Assim, se existisse uma rede de prova de trabalho e uma rede de prova de participação que tivessem ambas o mesmo valor de mercado, seria de esperar que a moeda de prova de trabalho tivesse uma rede maior com maior capacidade e seria mais líquido do que a rede de prova de aposta, enquanto a moeda de prova de aposta teria maior estabilidade de preços.
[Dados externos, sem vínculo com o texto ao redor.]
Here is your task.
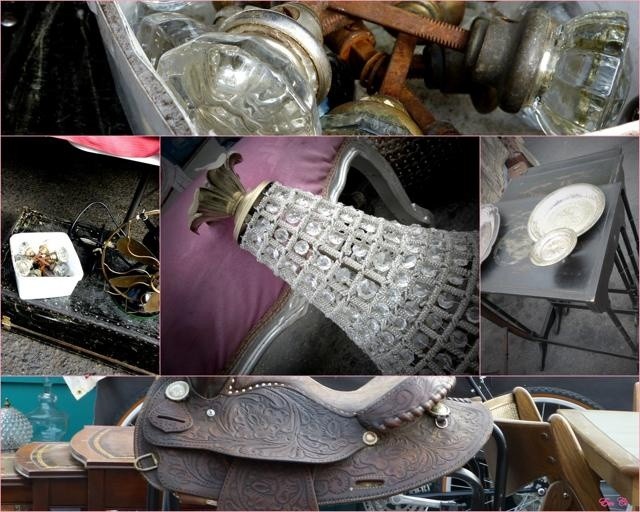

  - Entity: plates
[480,182,605,268]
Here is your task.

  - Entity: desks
[479,148,639,375]
[558,408,638,511]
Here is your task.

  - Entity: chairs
[476,387,609,511]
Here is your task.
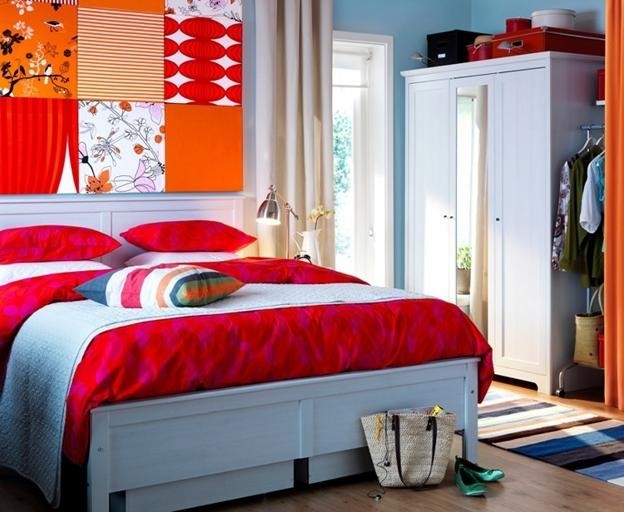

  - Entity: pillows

O sistema de prova de trabalho desencoraja mineradores anti-sociais de manipular a cadeia de blocos, tornando difícil confiar consistentemente na rede para aceitar seus blocos. O sistema de prova de participação, pelo contrário, desencoraja os mineiros anti-sociais ao aceitar apenas blocos de mineiros que tenham um incentivo para garantir que a mercadoria permanece absolutamente confiável. Como a prova de aposta se esgota à medida que novos blocos são gerados, há uma rotatividade contínua de quem é capaz de minerar e, portanto, menos incentivo para se especializar na manutenção da cadeia de blocos.

Nas suas fases iniciais, uma rede de criptomoeda requer investimento a longo prazo na própria moeda, de modo a ganhar credibilidade e valor, enquanto uma rede maior e mais madura teria maior probabilidade de exigir especialização na infraestrutura de rede para garantir que funcionasse. apropriadamente.

Esta é uma discussão acadêmica. É contraproducente apoiar qualquer criptomoeda que não seja o Bitcoin. Não é de esperar que os consumidores comuns escolham uma moeda em detrimento de outra devido a detalhes técnicos obscuros que não afectam a sua utilização como moeda. Eles estarão muito mais propensos a escolher o que for mais amplamente aceito. Alguém que pensa que o PPCoin é mais racional tem poucas expectativas de que o PPcoin vença o Bitcoin, mas pode ter uma chance de convencer a comunidade Bitcoin a adaptar um sistema de prova de participação em alguma versão futura do Bitcoin. Embora isto seja teoricamente possível e possa trazer benefícios, os mineiros de Bitcoin já têm um interesse no sistema actual e, portanto, tenderiam a opor-se a tal inovação.